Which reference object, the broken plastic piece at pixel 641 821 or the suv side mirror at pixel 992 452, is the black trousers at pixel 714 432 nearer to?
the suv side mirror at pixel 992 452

____________

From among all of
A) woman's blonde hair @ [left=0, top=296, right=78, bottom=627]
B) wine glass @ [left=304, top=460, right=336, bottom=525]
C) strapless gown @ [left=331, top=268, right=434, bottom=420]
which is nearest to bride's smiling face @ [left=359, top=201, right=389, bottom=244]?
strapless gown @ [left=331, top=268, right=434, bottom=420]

____________

### SET PROBLEM
Please render the records as a Markdown table, starting at the line containing "From among all of" and ending at the line containing "C) strapless gown". Use the columns No. and Line, and skip any blank lines.

### ANSWER TO THIS TASK
| No. | Line |
|---|---|
| 1 | From among all of |
| 2 | A) woman's blonde hair @ [left=0, top=296, right=78, bottom=627] |
| 3 | B) wine glass @ [left=304, top=460, right=336, bottom=525] |
| 4 | C) strapless gown @ [left=331, top=268, right=434, bottom=420] |